Agats, SahabatRakyat.id – Bupati Asmat, Thomas Eppe Safanpo, menegaskan komitmen Pemerintah Kabupaten Asmat untuk terus mendukung pengembangan pendidikan sebagai fondasi utama pembangunan sumber daya manusia di Kabupaten Asmat. Komitmen tersebut disampaikannya saat memberikan sambutan dalam acara peresmian Asrama Siswa SMAK Seminari Santo Yohanis Penginjil Asmat, Sabtu (1/8/2026).

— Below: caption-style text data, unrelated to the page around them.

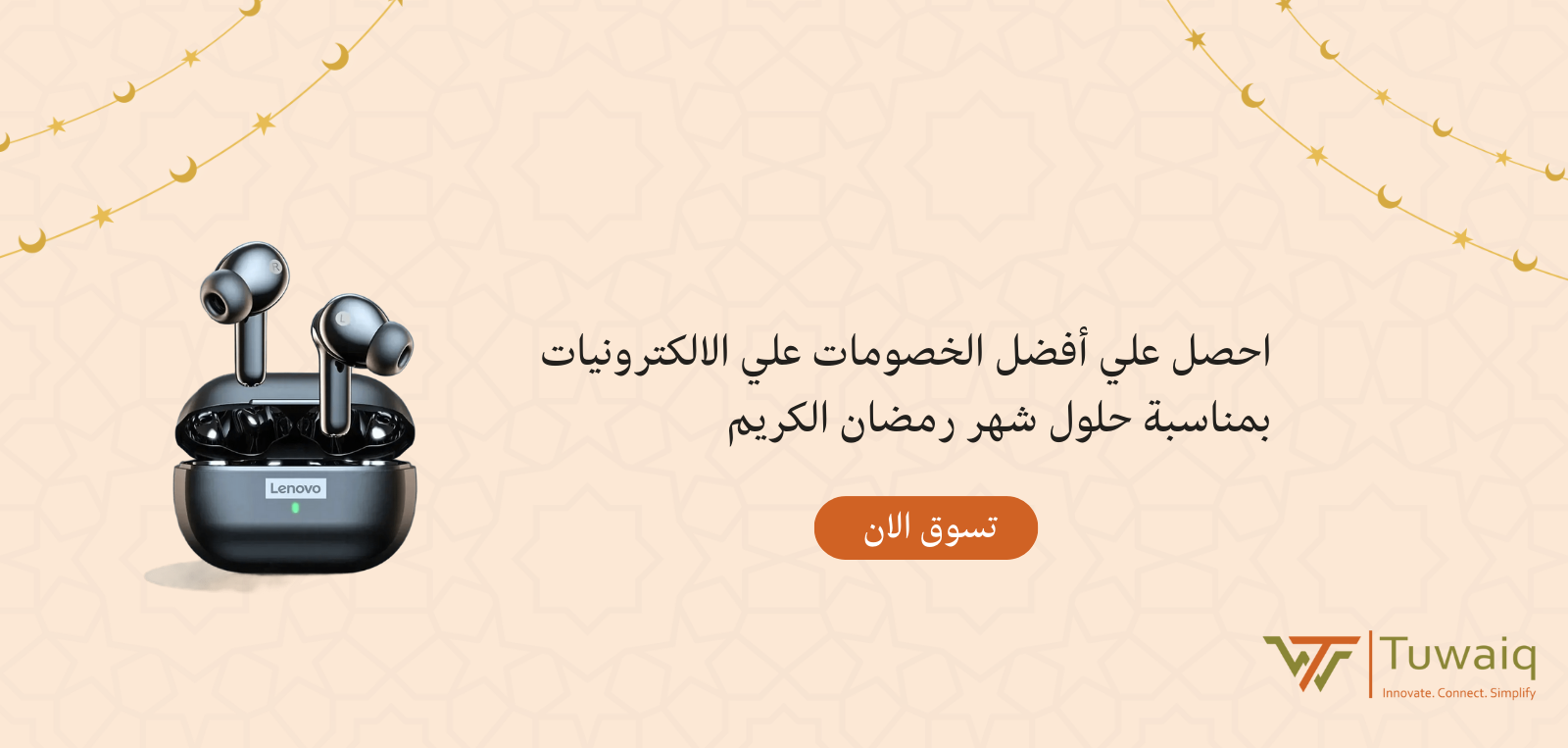 طويق image-slider-0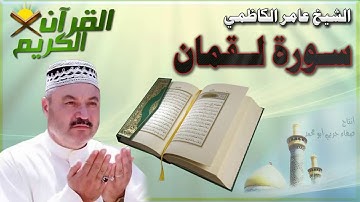 القرأن الكريم {سورة لقمان} بصوت الشيخ عامر الكاظمي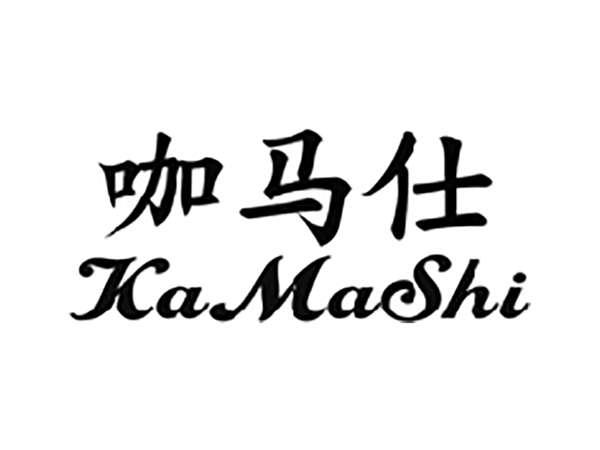 咖马仕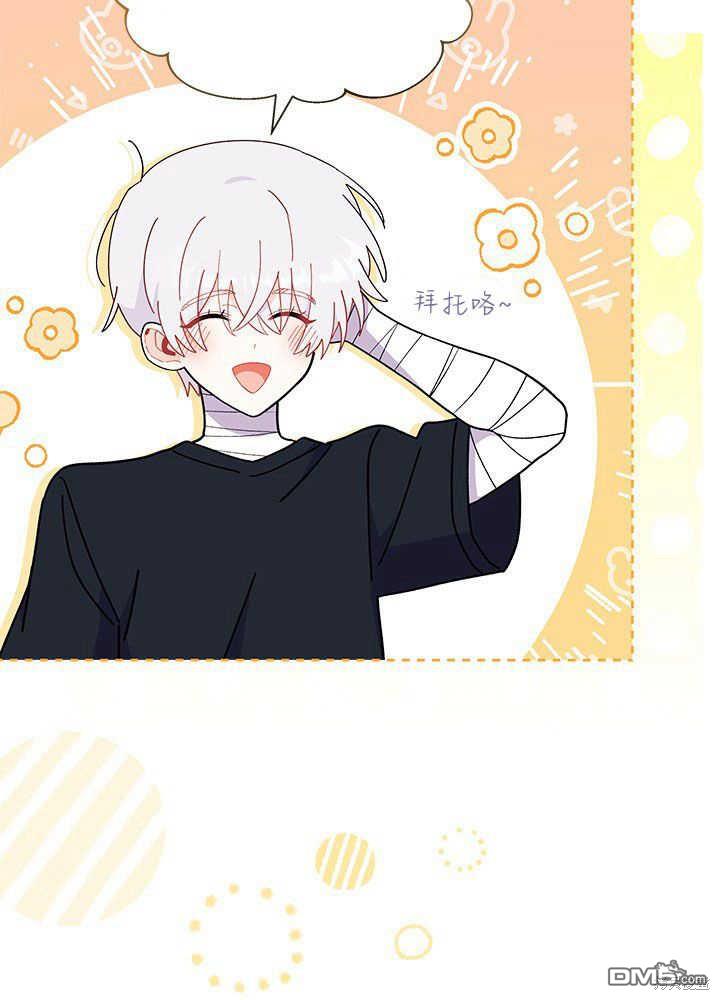 我不想當鵲橋 - 第44話(2/3) - 4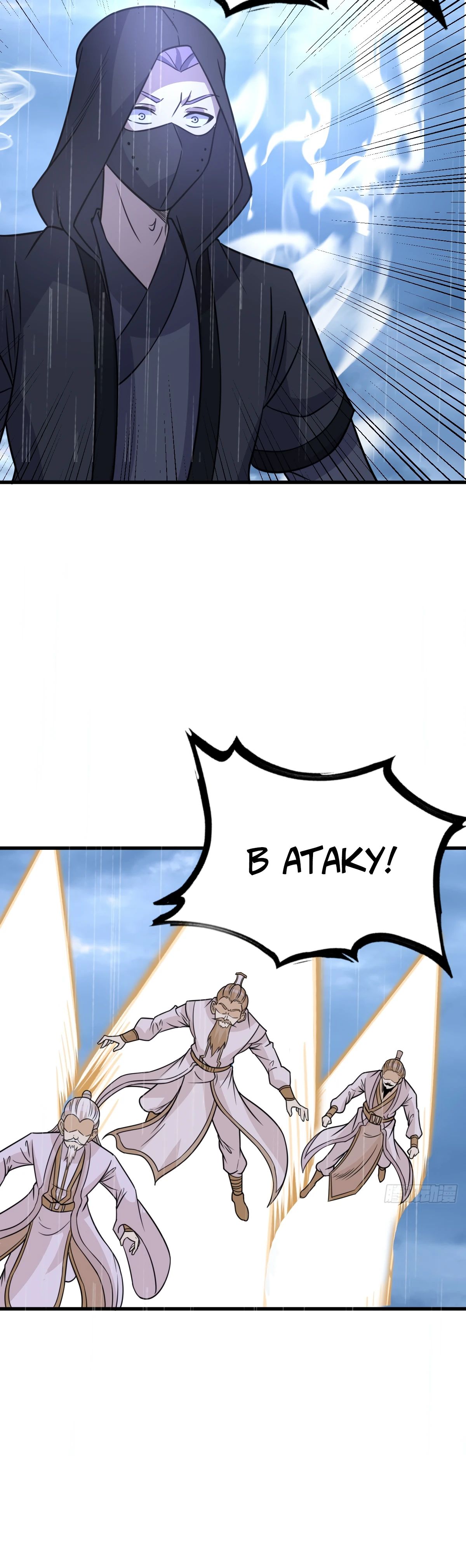 Манга Культивация с пассивными навыками - Глава 75 Страница 14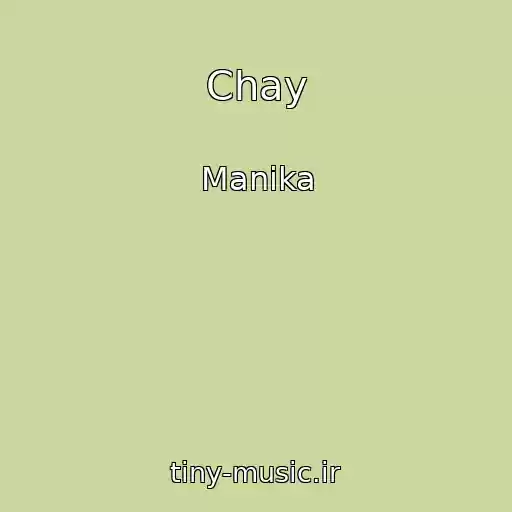 کاور آهنگ Chay از Manika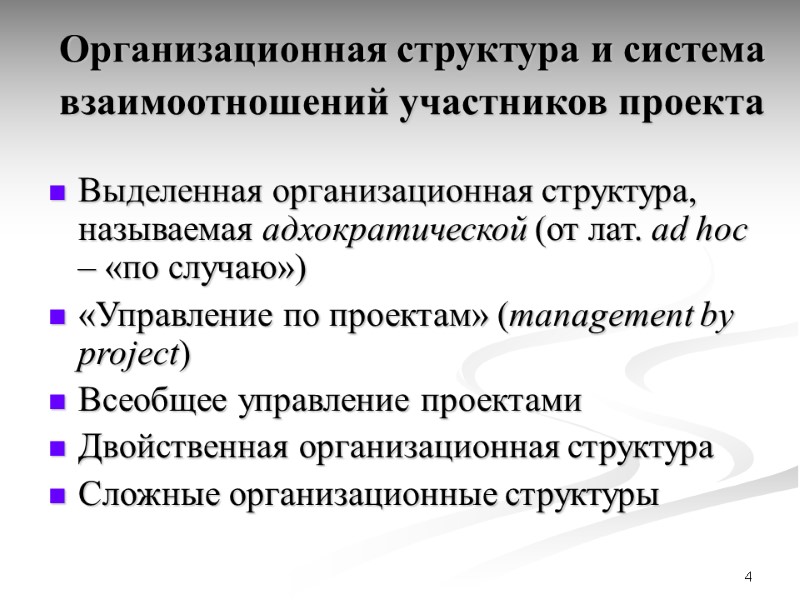 4 Организационная структура и система взаимоотношений участников проекта  Выделенная организационная структура, называемая адхократической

Dalam sambutannya, Bupati Thomas menyampaikan apresiasi kepada Pemerintah Provinsi Papua Selatan atas perhatian dan dukungan nyata terhadap pengembangan fasilitas pendidikan di SMAK Seminari Santo Yohanis Penginjil Asmat.
“Saya mengucapkan terima kasih kepada Bapak Gubernur Papua Selatan atas bantuan pembangunan asrama siswa, laboratorium komputer, serta rencana pembangunan sumur bor untuk memenuhi kebutuhan air bersih di lingkungan asrama,” ujar Bupati Thomas.
Menurutnya, dukungan tersebut menjadi bukti sinergi yang kuat antara Pemerintah Provinsi Papua Selatan, Pemerintah Kabupaten Asmat, dan Keuskupan Agats dalam meningkatkan kualitas pendidikan.
Bupati Thomas kemudian mengenang perjalanan panjang lahirnya SMAK Seminari Santo Yohanis Penginjil Asmat. Ia mengungkapkan bahwa gagasan mendirikan sekolah tersebut bermula saat dirinya menghadiri rapat bersama Direktorat Jenderal Bimbingan Masyarakat Katolik Kementerian Agama RI sebagai perwakilan pemerintah daerah sekaligus tokoh umat Katolik.
Dalam pertemuan tersebut, kata Thomas, berbagai kesepakatan strategis telah dicapai untuk mendukung pendirian sekolah. Namun, dalam proses implementasinya, berbagai tantangan dan kendala muncul sehingga sebagian besar tanggung jawab pembangunan dan pengelolaan akhirnya diemban oleh Keuskupan Agats.
Pada kesempatan itu, Bupati Thomas juga mengungkapkan rasa syukur dan kebanggaannya terhadap peran Gereja Katolik dalam membangun sumber daya manusia di Tanah Asmat. Menurutnya, keberhasilan banyak putra-putri Asmat yang kini mengabdi sebagai pemimpin daerah tidak terlepas dari jasa besar Gereja dalam bidang pendidikan.
“Kami ini adalah buah karya didikan Gereja. Sehingga tidak mungkin kami menutup mata terhadap semua ini,” ujar Bupati.